BEGIN Dataset records

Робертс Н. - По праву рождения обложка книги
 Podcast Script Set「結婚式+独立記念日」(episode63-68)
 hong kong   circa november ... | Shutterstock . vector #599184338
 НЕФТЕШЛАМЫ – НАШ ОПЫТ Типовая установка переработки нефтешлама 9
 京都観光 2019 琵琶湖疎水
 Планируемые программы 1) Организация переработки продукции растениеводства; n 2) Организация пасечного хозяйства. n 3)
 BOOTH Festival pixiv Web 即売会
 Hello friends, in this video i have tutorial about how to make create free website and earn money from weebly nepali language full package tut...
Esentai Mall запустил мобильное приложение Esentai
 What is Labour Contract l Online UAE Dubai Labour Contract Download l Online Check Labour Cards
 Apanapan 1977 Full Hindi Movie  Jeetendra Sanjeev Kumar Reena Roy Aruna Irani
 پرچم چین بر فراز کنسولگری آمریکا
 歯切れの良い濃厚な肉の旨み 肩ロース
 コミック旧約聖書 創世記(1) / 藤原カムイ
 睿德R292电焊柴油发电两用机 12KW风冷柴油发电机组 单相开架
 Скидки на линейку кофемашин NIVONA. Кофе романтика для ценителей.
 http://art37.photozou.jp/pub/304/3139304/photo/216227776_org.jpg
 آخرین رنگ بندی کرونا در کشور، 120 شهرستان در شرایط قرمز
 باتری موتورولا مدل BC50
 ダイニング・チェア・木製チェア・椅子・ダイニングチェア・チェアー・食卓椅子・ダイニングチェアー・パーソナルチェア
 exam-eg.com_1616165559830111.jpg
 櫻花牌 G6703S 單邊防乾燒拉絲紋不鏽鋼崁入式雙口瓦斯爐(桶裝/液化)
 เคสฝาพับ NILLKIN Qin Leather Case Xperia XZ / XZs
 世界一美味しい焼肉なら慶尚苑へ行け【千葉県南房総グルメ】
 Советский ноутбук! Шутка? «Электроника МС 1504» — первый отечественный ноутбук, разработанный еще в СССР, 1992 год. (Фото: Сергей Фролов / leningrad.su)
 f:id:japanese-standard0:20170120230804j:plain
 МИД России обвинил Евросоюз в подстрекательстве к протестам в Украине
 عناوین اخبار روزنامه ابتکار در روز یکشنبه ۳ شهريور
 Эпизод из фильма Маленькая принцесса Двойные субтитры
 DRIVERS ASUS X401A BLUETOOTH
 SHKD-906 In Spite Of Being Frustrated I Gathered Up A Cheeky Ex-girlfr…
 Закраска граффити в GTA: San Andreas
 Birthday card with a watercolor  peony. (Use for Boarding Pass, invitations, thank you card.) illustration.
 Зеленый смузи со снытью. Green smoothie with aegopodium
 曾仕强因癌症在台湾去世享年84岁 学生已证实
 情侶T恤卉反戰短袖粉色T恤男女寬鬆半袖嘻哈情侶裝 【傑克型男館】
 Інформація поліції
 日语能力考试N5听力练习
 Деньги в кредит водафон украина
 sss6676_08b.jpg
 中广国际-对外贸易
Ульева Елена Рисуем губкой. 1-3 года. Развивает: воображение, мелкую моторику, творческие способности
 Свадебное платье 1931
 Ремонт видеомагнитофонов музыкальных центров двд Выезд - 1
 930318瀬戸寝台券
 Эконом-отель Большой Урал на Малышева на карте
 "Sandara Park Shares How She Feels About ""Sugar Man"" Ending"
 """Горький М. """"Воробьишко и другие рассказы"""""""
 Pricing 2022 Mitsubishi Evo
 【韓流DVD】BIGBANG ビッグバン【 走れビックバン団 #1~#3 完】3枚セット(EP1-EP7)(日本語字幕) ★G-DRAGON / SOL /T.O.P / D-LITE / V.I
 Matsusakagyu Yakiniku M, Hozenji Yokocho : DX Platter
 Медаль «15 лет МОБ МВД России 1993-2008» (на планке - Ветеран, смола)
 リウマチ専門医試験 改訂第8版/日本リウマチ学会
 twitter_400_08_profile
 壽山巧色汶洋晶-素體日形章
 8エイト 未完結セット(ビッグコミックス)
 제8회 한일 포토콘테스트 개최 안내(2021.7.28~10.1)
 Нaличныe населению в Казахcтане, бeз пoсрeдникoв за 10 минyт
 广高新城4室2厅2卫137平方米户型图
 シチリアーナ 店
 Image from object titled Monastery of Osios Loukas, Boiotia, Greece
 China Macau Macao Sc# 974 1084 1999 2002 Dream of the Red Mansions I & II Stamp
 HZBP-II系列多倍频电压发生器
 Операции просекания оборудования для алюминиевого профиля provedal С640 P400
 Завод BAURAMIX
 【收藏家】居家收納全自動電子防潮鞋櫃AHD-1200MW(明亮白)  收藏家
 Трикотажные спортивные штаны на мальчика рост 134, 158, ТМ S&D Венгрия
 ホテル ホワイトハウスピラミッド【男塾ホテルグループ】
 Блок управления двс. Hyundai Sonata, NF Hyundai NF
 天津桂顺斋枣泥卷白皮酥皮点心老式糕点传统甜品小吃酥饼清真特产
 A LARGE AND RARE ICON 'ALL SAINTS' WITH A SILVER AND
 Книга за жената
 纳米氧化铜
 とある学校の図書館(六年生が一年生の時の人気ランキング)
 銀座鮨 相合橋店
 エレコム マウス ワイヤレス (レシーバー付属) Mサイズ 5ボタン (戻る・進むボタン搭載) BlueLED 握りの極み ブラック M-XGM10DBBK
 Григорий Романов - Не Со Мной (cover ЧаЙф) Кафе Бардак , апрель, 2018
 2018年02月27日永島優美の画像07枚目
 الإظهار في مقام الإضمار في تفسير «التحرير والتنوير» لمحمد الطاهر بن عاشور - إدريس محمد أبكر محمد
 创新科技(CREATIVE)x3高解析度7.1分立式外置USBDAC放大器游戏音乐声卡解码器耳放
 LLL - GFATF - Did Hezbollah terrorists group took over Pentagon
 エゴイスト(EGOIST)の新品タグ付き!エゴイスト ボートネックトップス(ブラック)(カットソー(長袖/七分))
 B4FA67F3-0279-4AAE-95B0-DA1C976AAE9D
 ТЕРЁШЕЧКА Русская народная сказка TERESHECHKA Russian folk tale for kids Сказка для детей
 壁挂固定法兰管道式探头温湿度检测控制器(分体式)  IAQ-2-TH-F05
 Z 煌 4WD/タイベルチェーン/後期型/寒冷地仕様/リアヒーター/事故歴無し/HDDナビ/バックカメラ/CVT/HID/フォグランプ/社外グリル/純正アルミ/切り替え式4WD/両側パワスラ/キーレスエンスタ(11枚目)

END Dataset records

=== Exercise objective ===
Copy only this part of the entries above: the line with "コミック旧約聖書 創世記(1) / 藤原カムイ", the line with "Закраска граффити в GTA: San Andreas", and the lines between, all exactly as written.

=== Finished exercise ===
 コミック旧約聖書 創世記(1) / 藤原カムイ
 睿德R292电焊柴油发电两用机 12KW风冷柴油发电机组 单相开架
 Скидки на линейку кофемашин NIVONA. Кофе романтика для ценителей.
 http://art37.photozou.jp/pub/304/3139304/photo/216227776_org.jpg
 آخرین رنگ بندی کرونا در کشور، 120 شهرستان در شرایط قرمز
 باتری موتورولا مدل BC50
 ダイニング・チェア・木製チェア・椅子・ダイニングチェア・チェアー・食卓椅子・ダイニングチェアー・パーソナルチェア
 exam-eg.com_1616165559830111.jpg
 櫻花牌 G6703S 單邊防乾燒拉絲紋不鏽鋼崁入式雙口瓦斯爐(桶裝/液化)
 เคสฝาพับ NILLKIN Qin Leather Case Xperia XZ / XZs
 世界一美味しい焼肉なら慶尚苑へ行け【千葉県南房総グルメ】
 Советский ноутбук! Шутка? «Электроника МС 1504» — первый отечественный ноутбук, разработанный еще в СССР, 1992 год. (Фото: Сергей Фролов / leningrad.su)
 f:id:japanese-standard0:20170120230804j:plain
 МИД России обвинил Евросоюз в подстрекательстве к протестам в Украине
 عناوین اخبار روزنامه ابتکار در روز یکشنبه ۳ شهريور
 Эпизод из фильма Маленькая принцесса Двойные субтитры
 DRIVERS ASUS X401A BLUETOOTH
 SHKD-906 In Spite Of Being Frustrated I Gathered Up A Cheeky Ex-girlfr…
 Закраска граффити в GTA: San Andreas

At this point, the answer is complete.